* **EXERCISE MATERIALS**:
* * * * *

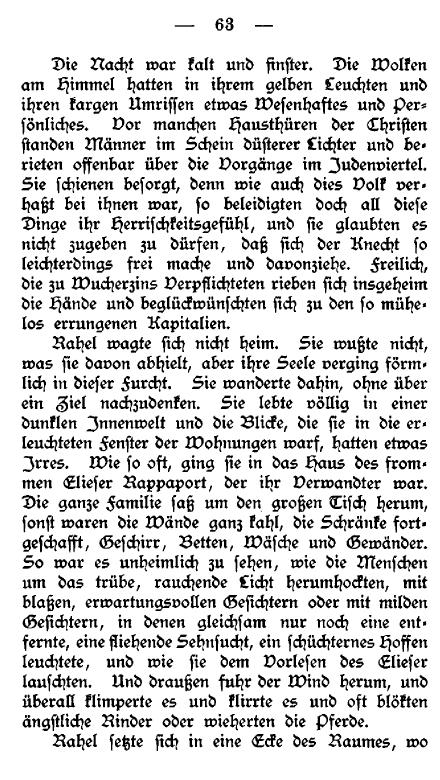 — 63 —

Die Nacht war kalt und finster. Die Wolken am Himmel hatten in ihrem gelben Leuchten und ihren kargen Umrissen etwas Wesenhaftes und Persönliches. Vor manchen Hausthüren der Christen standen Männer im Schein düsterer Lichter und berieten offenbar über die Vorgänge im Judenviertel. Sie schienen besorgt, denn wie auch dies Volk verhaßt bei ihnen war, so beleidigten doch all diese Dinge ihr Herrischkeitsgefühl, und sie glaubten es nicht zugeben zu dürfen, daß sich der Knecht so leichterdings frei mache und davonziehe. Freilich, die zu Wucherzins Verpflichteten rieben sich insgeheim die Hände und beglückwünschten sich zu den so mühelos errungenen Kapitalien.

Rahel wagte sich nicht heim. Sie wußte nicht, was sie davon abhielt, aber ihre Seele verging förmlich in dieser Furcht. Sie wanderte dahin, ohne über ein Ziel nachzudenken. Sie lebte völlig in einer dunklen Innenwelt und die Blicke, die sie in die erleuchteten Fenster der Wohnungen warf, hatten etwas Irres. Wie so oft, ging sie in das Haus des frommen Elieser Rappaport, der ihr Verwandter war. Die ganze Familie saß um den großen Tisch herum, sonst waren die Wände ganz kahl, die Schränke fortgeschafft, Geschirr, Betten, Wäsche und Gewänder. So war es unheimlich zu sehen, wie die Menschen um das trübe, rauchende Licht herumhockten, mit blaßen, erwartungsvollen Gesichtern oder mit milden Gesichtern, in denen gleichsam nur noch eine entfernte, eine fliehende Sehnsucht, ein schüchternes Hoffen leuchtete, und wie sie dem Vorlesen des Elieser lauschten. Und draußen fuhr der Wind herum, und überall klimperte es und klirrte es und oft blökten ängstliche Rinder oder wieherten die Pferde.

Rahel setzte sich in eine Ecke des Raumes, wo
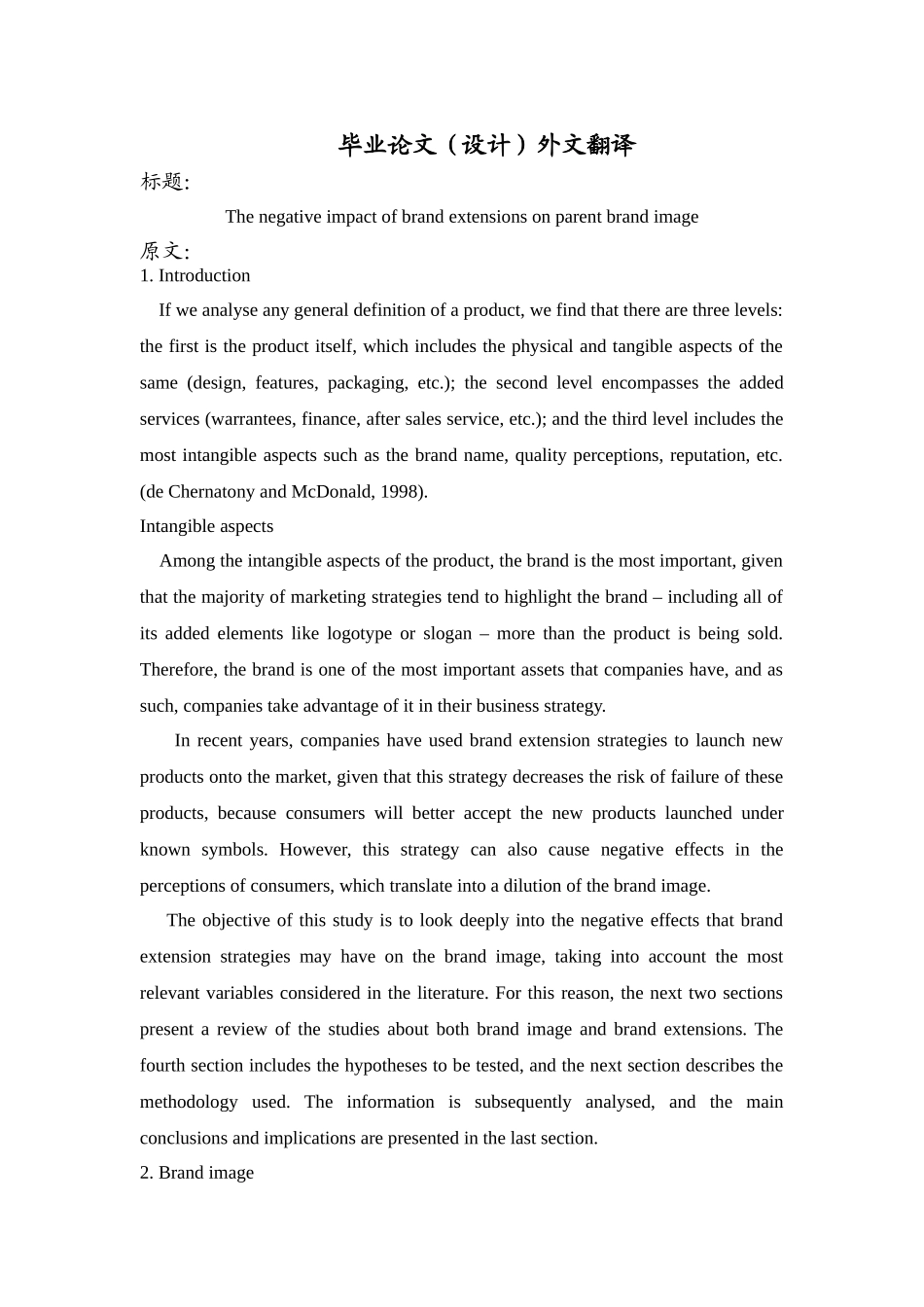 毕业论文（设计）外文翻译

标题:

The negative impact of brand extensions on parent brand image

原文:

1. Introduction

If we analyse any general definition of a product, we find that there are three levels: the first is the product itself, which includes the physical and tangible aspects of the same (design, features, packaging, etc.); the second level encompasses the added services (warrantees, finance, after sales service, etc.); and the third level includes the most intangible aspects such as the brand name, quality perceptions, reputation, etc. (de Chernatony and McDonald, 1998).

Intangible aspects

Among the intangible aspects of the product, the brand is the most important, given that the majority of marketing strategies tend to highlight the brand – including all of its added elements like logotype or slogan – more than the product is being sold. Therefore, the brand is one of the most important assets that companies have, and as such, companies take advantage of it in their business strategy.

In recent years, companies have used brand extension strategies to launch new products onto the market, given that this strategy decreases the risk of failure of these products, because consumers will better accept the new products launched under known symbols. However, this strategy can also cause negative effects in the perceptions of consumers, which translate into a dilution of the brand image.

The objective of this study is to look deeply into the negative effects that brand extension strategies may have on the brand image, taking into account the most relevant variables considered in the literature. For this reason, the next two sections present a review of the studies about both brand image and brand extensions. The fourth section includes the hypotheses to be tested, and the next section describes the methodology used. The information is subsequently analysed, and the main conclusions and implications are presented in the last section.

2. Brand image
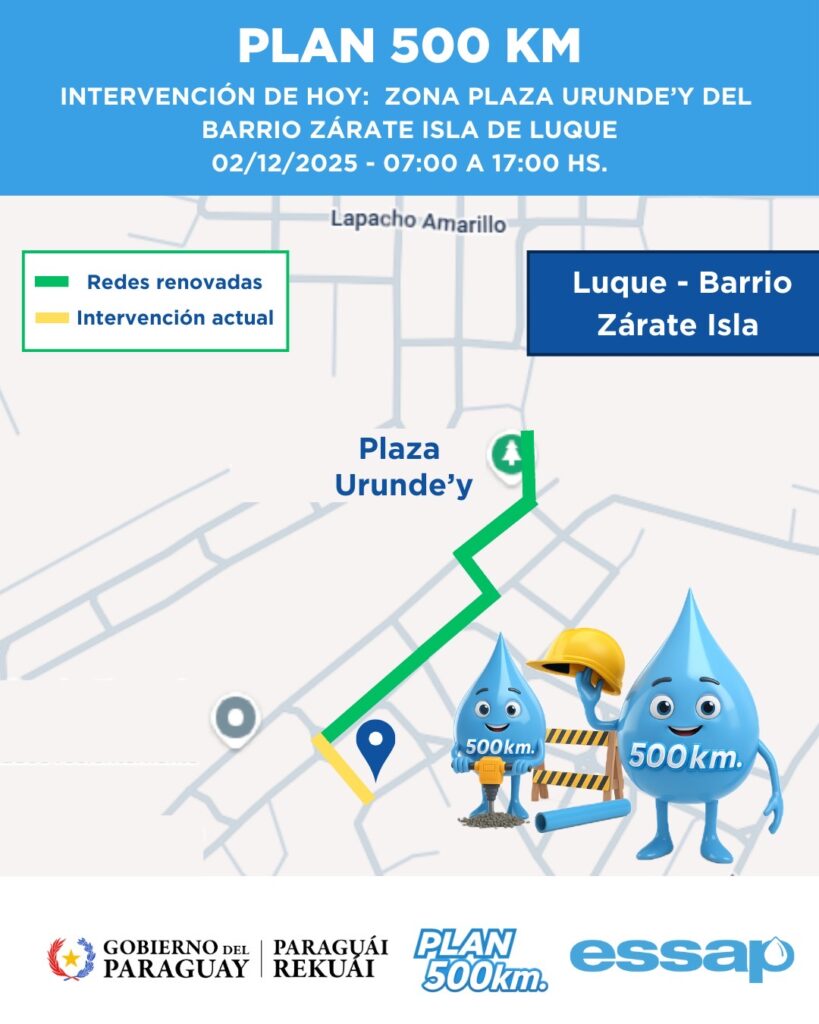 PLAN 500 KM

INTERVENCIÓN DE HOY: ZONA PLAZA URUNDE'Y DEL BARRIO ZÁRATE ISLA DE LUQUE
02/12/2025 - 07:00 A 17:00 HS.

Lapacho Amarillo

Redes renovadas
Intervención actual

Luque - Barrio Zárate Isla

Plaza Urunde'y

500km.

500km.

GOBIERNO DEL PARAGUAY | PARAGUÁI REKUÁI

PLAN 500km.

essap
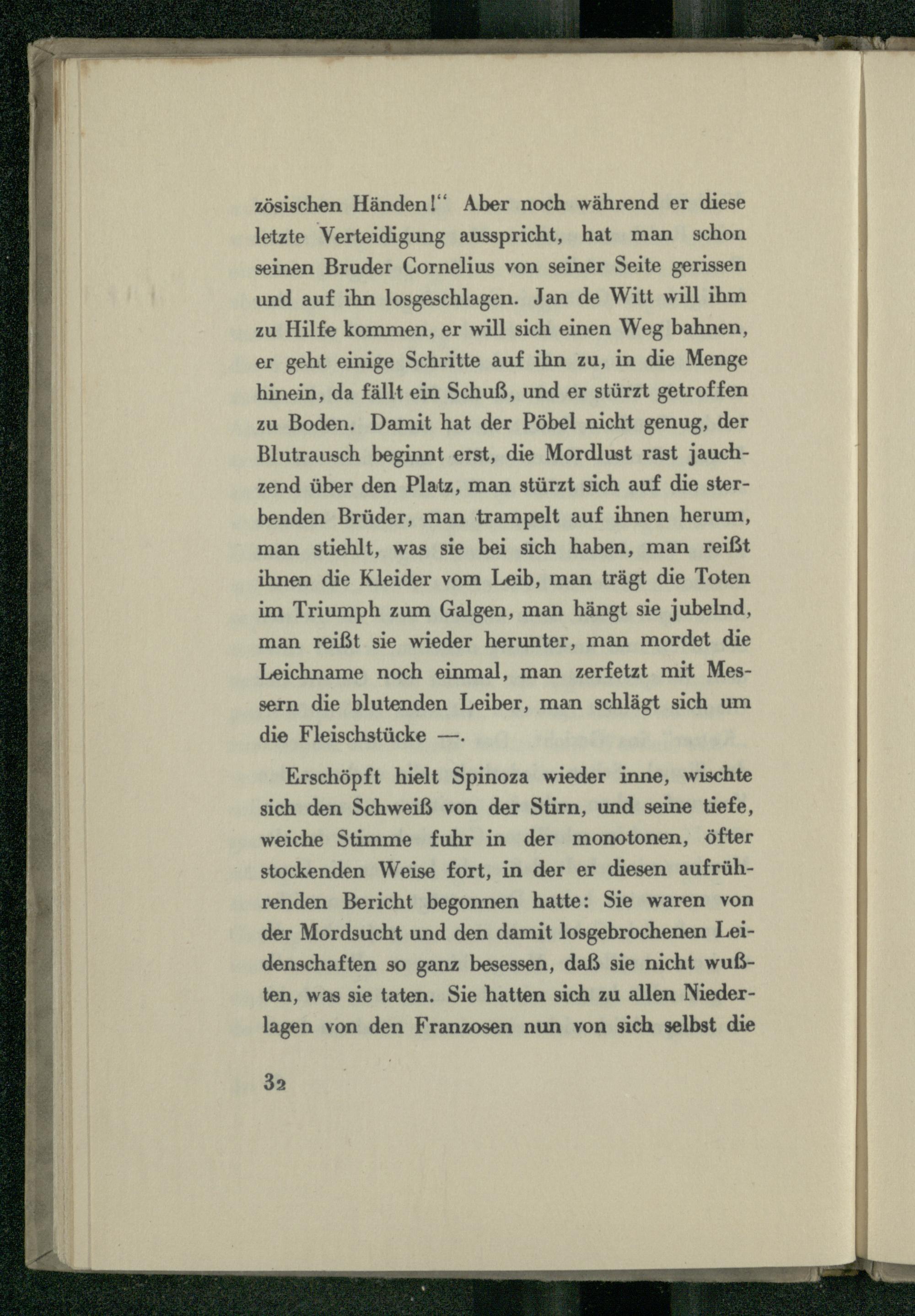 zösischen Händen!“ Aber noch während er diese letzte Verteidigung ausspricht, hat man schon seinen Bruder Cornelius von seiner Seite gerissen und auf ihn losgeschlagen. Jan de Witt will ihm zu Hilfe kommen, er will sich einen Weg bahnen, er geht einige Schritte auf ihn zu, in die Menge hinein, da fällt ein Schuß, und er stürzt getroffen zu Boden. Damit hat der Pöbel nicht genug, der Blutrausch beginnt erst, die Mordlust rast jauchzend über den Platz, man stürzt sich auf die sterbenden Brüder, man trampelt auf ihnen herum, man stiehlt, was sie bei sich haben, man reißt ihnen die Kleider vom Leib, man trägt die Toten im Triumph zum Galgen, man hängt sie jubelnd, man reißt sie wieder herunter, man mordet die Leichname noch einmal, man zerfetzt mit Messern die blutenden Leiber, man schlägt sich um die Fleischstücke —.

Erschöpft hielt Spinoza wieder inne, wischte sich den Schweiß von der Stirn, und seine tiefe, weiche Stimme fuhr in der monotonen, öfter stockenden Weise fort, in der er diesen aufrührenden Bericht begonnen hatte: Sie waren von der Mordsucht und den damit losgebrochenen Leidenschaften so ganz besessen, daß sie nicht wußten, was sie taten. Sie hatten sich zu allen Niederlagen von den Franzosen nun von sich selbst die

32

* * * * *

* **TASK TO CARRY OUT**: Once the pictures are removed, copy the listing exactly.

* **EXERCISE RESPONSE**:
 — 63 —

Die Nacht war kalt und finster. Die Wolken am Himmel hatten in ihrem gelben Leuchten und ihren kargen Umrissen etwas Wesenhaftes und Persönliches. Vor manchen Hausthüren der Christen standen Männer im Schein düsterer Lichter und berieten offenbar über die Vorgänge im Judenviertel. Sie schienen besorgt, denn wie auch dies Volk verhaßt bei ihnen war, so beleidigten doch all diese Dinge ihr Herrischkeitsgefühl, und sie glaubten es nicht zugeben zu dürfen, daß sich der Knecht so leichterdings frei mache und davonziehe. Freilich, die zu Wucherzins Verpflichteten rieben sich insgeheim die Hände und beglückwünschten sich zu den so mühelos errungenen Kapitalien.

Rahel wagte sich nicht heim. Sie wußte nicht, was sie davon abhielt, aber ihre Seele verging förmlich in dieser Furcht. Sie wanderte dahin, ohne über ein Ziel nachzudenken. Sie lebte völlig in einer dunklen Innenwelt und die Blicke, die sie in die erleuchteten Fenster der Wohnungen warf, hatten etwas Irres. Wie so oft, ging sie in das Haus des frommen Elieser Rappaport, der ihr Verwandter war. Die ganze Familie saß um den großen Tisch herum, sonst waren die Wände ganz kahl, die Schränke fortgeschafft, Geschirr, Betten, Wäsche und Gewänder. So war es unheimlich zu sehen, wie die Menschen um das trübe, rauchende Licht herumhockten, mit blaßen, erwartungsvollen Gesichtern oder mit milden Gesichtern, in denen gleichsam nur noch eine entfernte, eine fliehende Sehnsucht, ein schüchternes Hoffen leuchtete, und wie sie dem Vorlesen des Elieser lauschten. Und draußen fuhr der Wind herum, und überall klimperte es und klirrte es und oft blökten ängstliche Rinder oder wieherten die Pferde.

Rahel setzte sich in eine Ecke des Raumes, wo
 毕业论文（设计）外文翻译

标题:

The negative impact of brand extensions on parent brand image

原文:

1. Introduction

If we analyse any general definition of a product, we find that there are three levels: the first is the product itself, which includes the physical and tangible aspects of the same (design, features, packaging, etc.); the second level encompasses the added services (warrantees, finance, after sales service, etc.); and the third level includes the most intangible aspects such as the brand name, quality perceptions, reputation, etc. (de Chernatony and McDonald, 1998).

Intangible aspects

Among the intangible aspects of the product, the brand is the most important, given that the majority of marketing strategies tend to highlight the brand – including all of its added elements like logotype or slogan – more than the product is being sold. Therefore, the brand is one of the most important assets that companies have, and as such, companies take advantage of it in their business strategy.

In recent years, companies have used brand extension strategies to launch new products onto the market, given that this strategy decreases the risk of failure of these products, because consumers will better accept the new products launched under known symbols. However, this strategy can also cause negative effects in the perceptions of consumers, which translate into a dilution of the brand image.

The objective of this study is to look deeply into the negative effects that brand extension strategies may have on the brand image, taking into account the most relevant variables considered in the literature. For this reason, the next two sections present a review of the studies about both brand image and brand extensions. The fourth section includes the hypotheses to be tested, and the next section describes the methodology used. The information is subsequently analysed, and the main conclusions and implications are presented in the last section.

2. Brand image
 PLAN 500 KM

INTERVENCIÓN DE HOY: ZONA PLAZA URUNDE'Y DEL BARRIO ZÁRATE ISLA DE LUQUE
02/12/2025 - 07:00 A 17:00 HS.

Lapacho Amarillo

Redes renovadas
Intervención actual

Luque - Barrio Zárate Isla

Plaza Urunde'y

500km.

500km.

GOBIERNO DEL PARAGUAY | PARAGUÁI REKUÁI

PLAN 500km.

essap
 zösischen Händen!“ Aber noch während er diese letzte Verteidigung ausspricht, hat man schon seinen Bruder Cornelius von seiner Seite gerissen und auf ihn losgeschlagen. Jan de Witt will ihm zu Hilfe kommen, er will sich einen Weg bahnen, er geht einige Schritte auf ihn zu, in die Menge hinein, da fällt ein Schuß, und er stürzt getroffen zu Boden. Damit hat der Pöbel nicht genug, der Blutrausch beginnt erst, die Mordlust rast jauchzend über den Platz, man stürzt sich auf die sterbenden Brüder, man trampelt auf ihnen herum, man stiehlt, was sie bei sich haben, man reißt ihnen die Kleider vom Leib, man trägt die Toten im Triumph zum Galgen, man hängt sie jubelnd, man reißt sie wieder herunter, man mordet die Leichname noch einmal, man zerfetzt mit Messern die blutenden Leiber, man schlägt sich um die Fleischstücke —.

Erschöpft hielt Spinoza wieder inne, wischte sich den Schweiß von der Stirn, und seine tiefe, weiche Stimme fuhr in der monotonen, öfter stockenden Weise fort, in der er diesen aufrührenden Bericht begonnen hatte: Sie waren von der Mordsucht und den damit losgebrochenen Leidenschaften so ganz besessen, daß sie nicht wußten, was sie taten. Sie hatten sich zu allen Niederlagen von den Franzosen nun von sich selbst die

32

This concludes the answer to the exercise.